A força da maré já atingiu casas, comércios e até uma escola em Caiçara do Norte, no litoral Norte potiguar – Foto: Simário Morais
Há 14 anos, a comerciante Francisca das Chagas atua na Rua São Pedro, uma das principais vias do município de Caiçara do Norte, situado na faixa litorânea Norte do potiguar. Ao longo desse período, ela tem observado o contínuo avanço do mar, especialmente nas proximidades de residências e estabelecimentos comerciais. O medo dela e de tantos outros moradores é de serem obrigados a sair da região por conta do aumento do nível do mar.
“É muito preocupante. Já entrou água no comércio e tivemos uns pequenos danos e já pensei até em mudar de local por conta desse avanço do mar, que está bem próximo do meu comércio”, disse a comerciante.
A situação também preocupa outro morador da região.

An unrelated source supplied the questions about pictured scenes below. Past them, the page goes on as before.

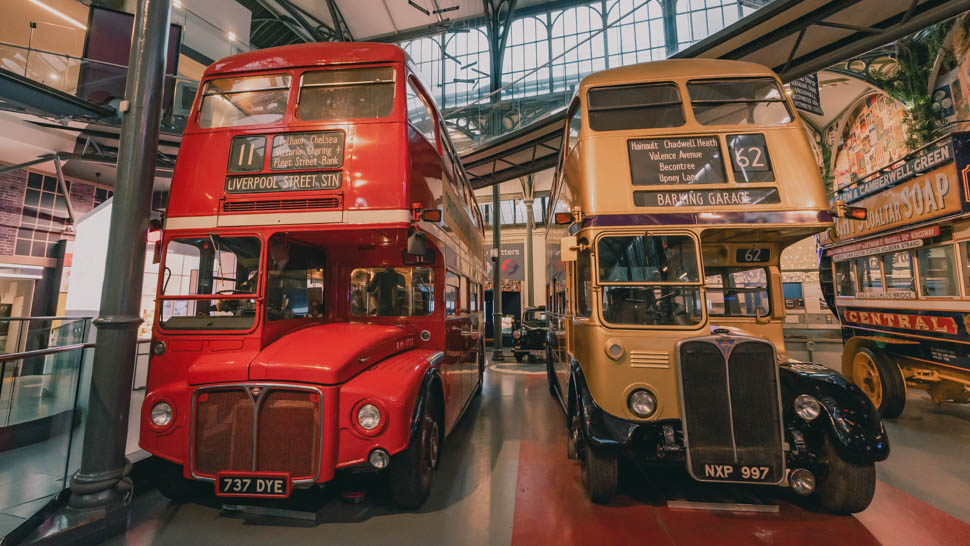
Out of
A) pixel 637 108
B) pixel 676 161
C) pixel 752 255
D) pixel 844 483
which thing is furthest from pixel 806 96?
pixel 844 483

Herlon Varela é militar reformado da Marinha do Brasil e tem alguns imóveis próximos a praia. Ele conta que durante mais de 10 anos que vive no local, já presenciou diversos estragos provocado pelo avanço do mar.
“Tenho me preocupado bastante com o avanço do mar desde 2012, quando adquiri o meu primeiro terreno, um ponto já com resquício da erosão do mar. Nesse primeiro terreno em 2018 teve uma ressaca brutal derrubando toda estrutura da área que dá acesso à praia”, contou o militar.
A cada mês que passa, as preocupações dos moradores de Caiçara do Norte, a 160 km de Natal, aumentam em relação ao avanço marítimo.
A força da água já atingiu casas, comércios e até escola da cidade. Com a acelerada aproximação do mar, a Defesa Civil tem monitorado os imóveis com objetivo de avaliar o comprometimento das casas e comércios e orientar a população sobre os riscos e cuidados necessários para evitar acidentes.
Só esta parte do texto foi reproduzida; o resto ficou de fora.